━━━━━ Data listing ━━━━━

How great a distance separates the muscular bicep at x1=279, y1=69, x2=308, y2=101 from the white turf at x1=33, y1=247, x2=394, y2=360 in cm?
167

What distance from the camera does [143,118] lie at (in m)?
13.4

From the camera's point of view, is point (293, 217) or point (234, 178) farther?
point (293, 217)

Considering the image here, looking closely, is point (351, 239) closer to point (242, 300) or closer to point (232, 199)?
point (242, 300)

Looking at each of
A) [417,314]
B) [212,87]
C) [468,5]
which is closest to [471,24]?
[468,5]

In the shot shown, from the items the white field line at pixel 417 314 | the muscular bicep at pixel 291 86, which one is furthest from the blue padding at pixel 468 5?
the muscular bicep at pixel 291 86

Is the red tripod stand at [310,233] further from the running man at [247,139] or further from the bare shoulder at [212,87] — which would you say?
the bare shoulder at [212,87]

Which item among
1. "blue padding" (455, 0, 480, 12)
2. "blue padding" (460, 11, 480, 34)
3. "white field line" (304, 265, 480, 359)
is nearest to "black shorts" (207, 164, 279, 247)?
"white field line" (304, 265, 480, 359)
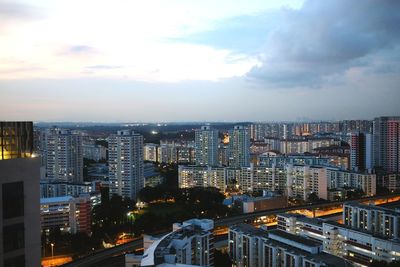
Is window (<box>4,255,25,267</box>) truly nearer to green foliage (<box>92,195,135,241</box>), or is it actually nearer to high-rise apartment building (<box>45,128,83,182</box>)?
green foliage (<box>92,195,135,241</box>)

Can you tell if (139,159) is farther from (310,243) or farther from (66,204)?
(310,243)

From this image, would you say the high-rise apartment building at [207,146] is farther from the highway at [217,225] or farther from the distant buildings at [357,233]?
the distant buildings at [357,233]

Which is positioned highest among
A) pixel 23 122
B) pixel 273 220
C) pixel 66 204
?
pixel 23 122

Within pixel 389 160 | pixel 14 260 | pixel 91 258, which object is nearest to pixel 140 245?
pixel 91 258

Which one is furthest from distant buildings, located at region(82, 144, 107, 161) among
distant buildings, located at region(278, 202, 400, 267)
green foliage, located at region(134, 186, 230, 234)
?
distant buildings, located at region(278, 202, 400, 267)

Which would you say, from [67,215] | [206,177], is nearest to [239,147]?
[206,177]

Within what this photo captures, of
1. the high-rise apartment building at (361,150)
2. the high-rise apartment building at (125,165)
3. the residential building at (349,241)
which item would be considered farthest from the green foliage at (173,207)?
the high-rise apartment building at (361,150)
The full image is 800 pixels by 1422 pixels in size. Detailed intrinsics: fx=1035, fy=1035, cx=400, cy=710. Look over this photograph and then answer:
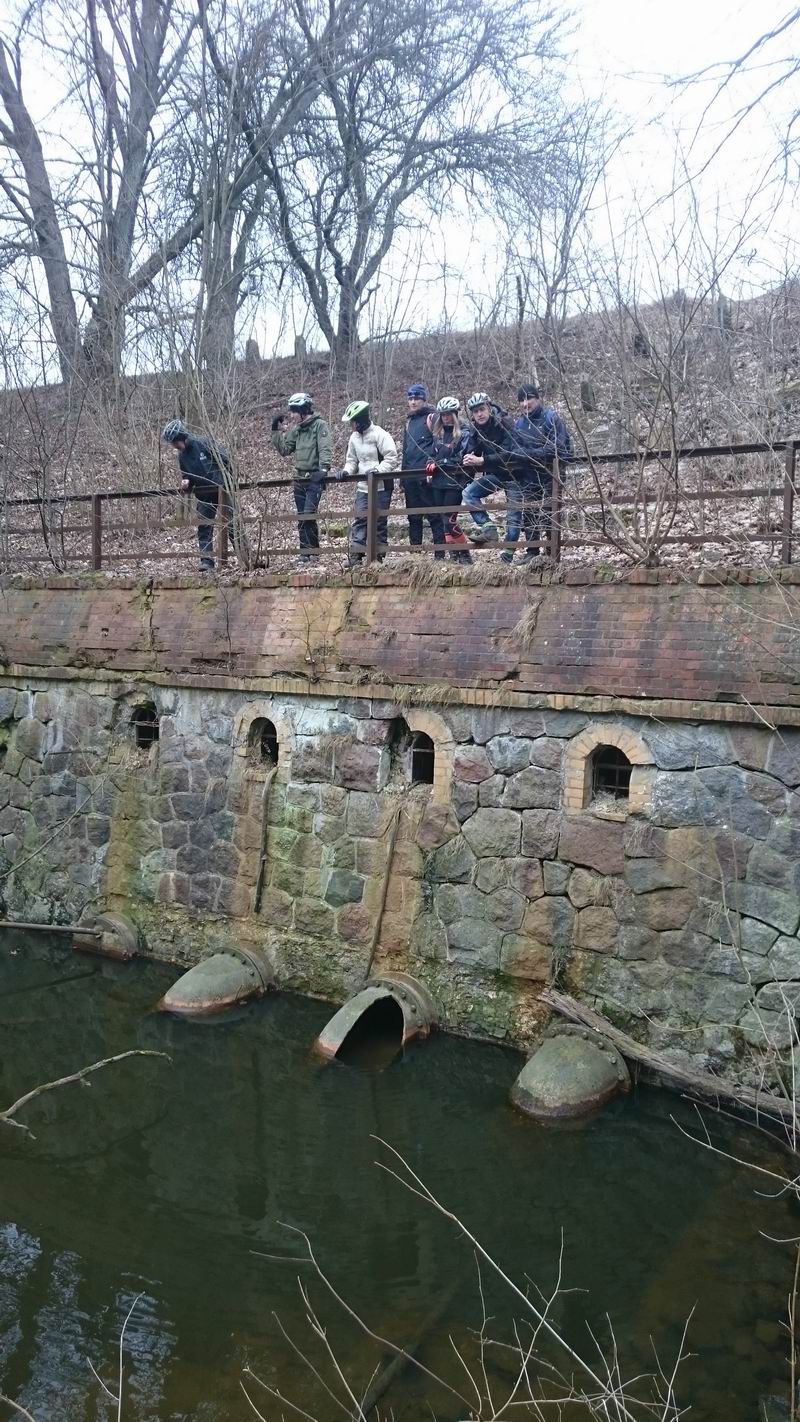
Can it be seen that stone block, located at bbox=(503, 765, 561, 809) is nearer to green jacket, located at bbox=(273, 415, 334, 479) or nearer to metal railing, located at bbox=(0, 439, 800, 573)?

━━━━━

Brief
Only the lines from the line bearing "Which would you say, from" to the end of the listing above, both inclusive, should be extracted verbatim; the pictures are excluded.

Problem solution
Which would you say, from [67,215] | [206,177], is nearest to [239,147]?
[206,177]

Within what this photo captures, of
1. the high-rise apartment building at (361,150)
2. the high-rise apartment building at (125,165)
3. the residential building at (349,241)
which item would be considered farthest from the green foliage at (173,207)?
the high-rise apartment building at (361,150)
The full image is 800 pixels by 1422 pixels in size. Detailed intrinsics: fx=1035, fy=1035, cx=400, cy=710. Look over this photograph and then answer:
Can it be seen that stone block, located at bbox=(503, 765, 561, 809) is nearer to green jacket, located at bbox=(273, 415, 334, 479) or nearer to metal railing, located at bbox=(0, 439, 800, 573)?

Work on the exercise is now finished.